| WORK REQUEST |
Give again, exactly as written, the lines of the records below from the line with "of progressive disease" to the line with "0.85 | Below equity |". Both end lines count; pictures do not.
GIVEN RECORDS below:
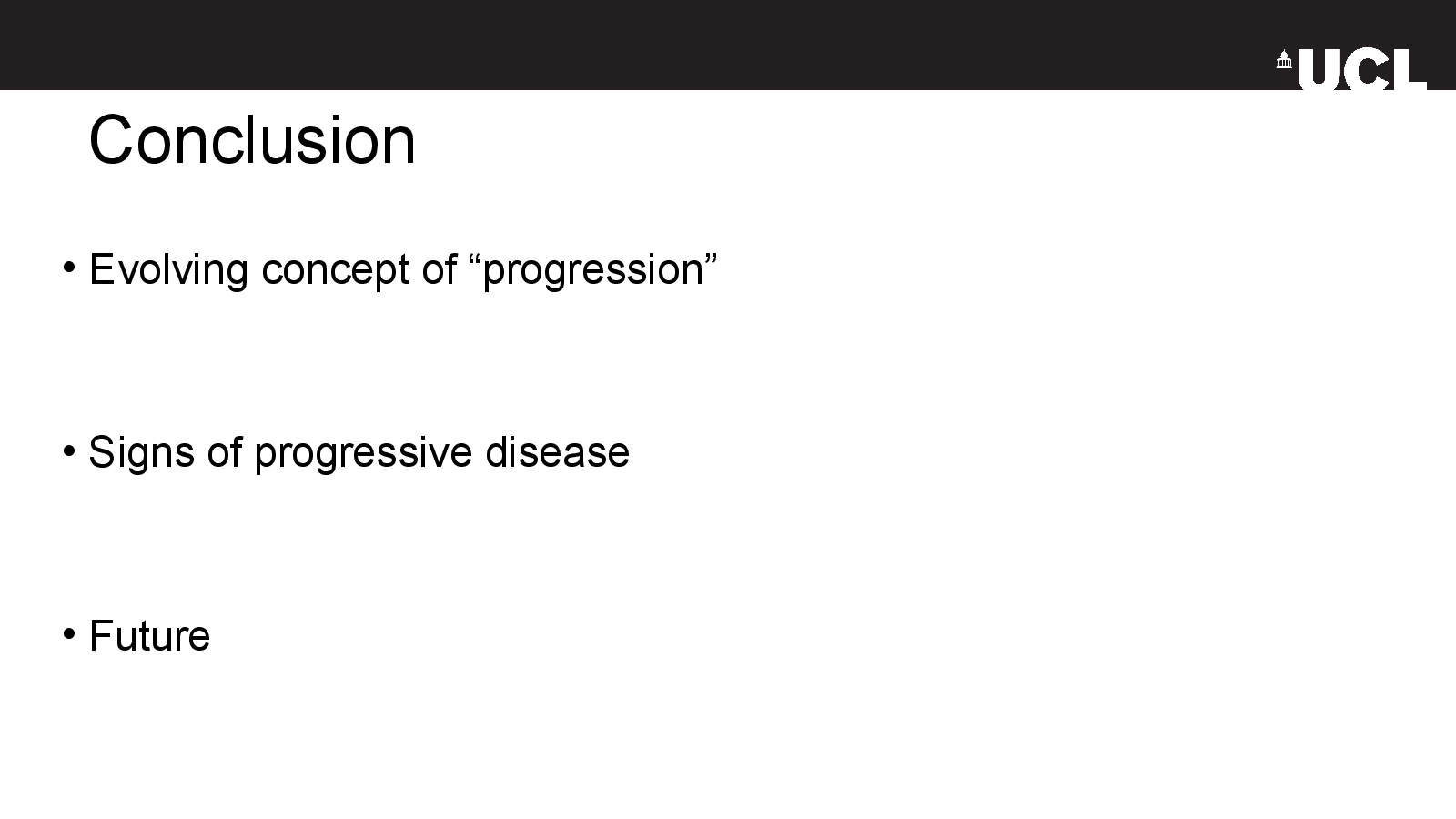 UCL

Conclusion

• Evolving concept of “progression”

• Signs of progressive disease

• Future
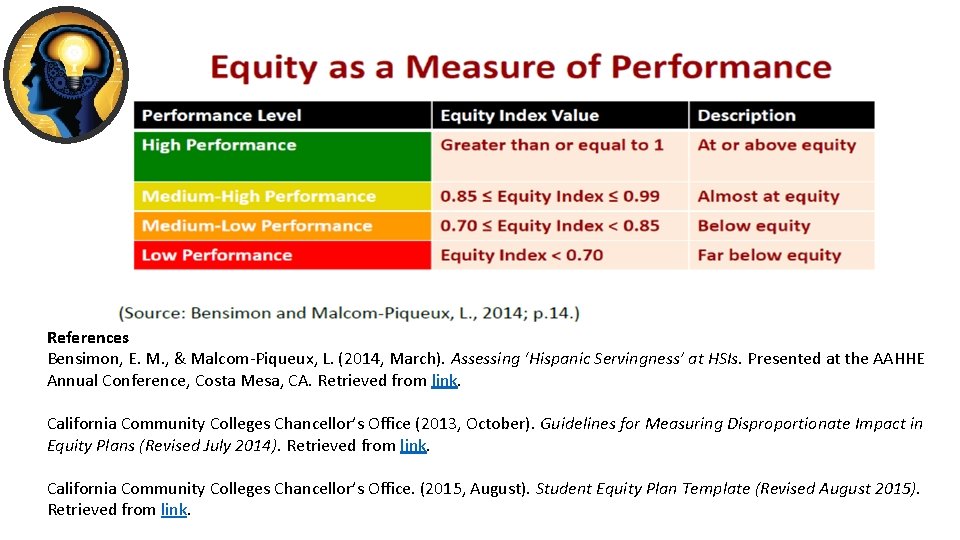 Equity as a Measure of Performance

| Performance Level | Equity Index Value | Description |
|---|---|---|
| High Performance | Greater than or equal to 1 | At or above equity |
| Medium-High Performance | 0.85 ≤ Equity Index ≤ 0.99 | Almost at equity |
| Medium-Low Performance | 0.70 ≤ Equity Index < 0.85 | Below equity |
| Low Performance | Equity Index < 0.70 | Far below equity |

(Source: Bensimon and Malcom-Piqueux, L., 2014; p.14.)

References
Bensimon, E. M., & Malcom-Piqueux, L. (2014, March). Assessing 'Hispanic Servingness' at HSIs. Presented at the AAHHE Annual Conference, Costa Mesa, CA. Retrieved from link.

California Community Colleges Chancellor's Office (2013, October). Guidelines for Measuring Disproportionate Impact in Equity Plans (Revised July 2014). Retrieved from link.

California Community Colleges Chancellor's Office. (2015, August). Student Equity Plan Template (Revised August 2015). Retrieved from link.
End of GIVEN RECORDS.
GIVEN RECORDS below:
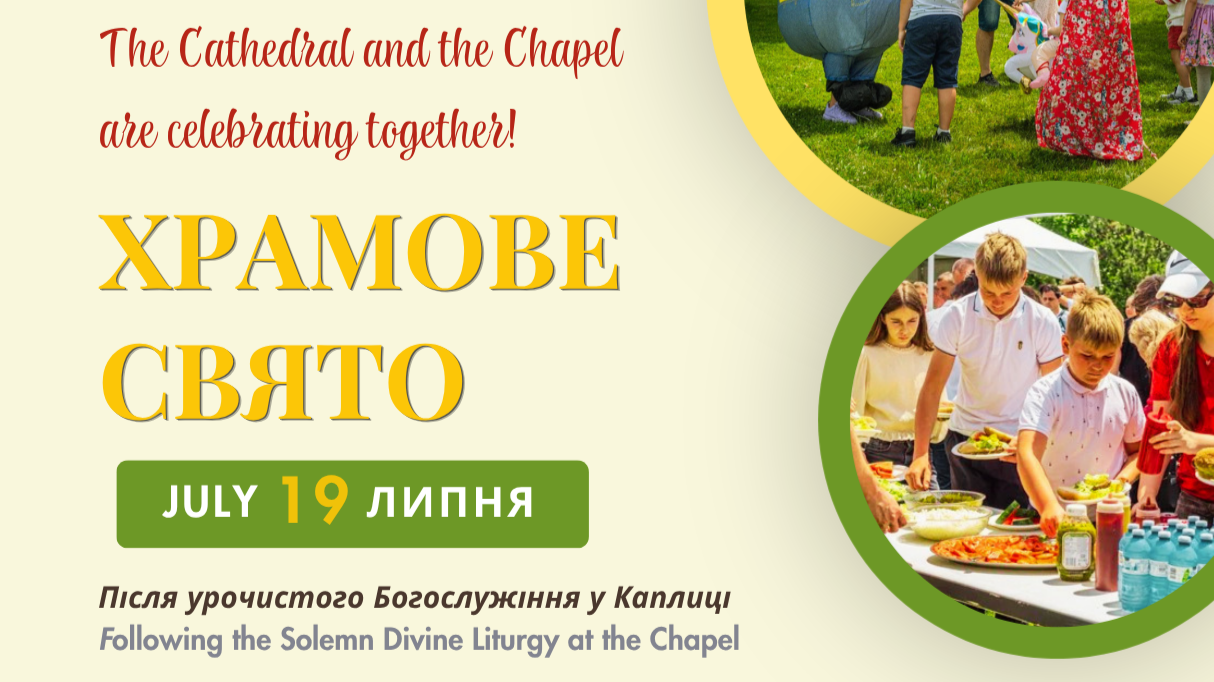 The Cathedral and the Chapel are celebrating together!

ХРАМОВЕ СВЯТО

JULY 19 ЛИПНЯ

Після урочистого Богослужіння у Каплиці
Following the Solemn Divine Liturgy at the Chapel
End of GIVEN RECORDS.
| SOLVED EXERCISE |
• Signs of progressive disease

• Future
 Equity as a Measure of Performance

| Performance Level | Equity Index Value | Description |
|---|---|---|
| High Performance | Greater than or equal to 1 | At or above equity |
| Medium-High Performance | 0.85 ≤ Equity Index ≤ 0.99 | Almost at equity |
| Medium-Low Performance | 0.70 ≤ Equity Index < 0.85 | Below equity |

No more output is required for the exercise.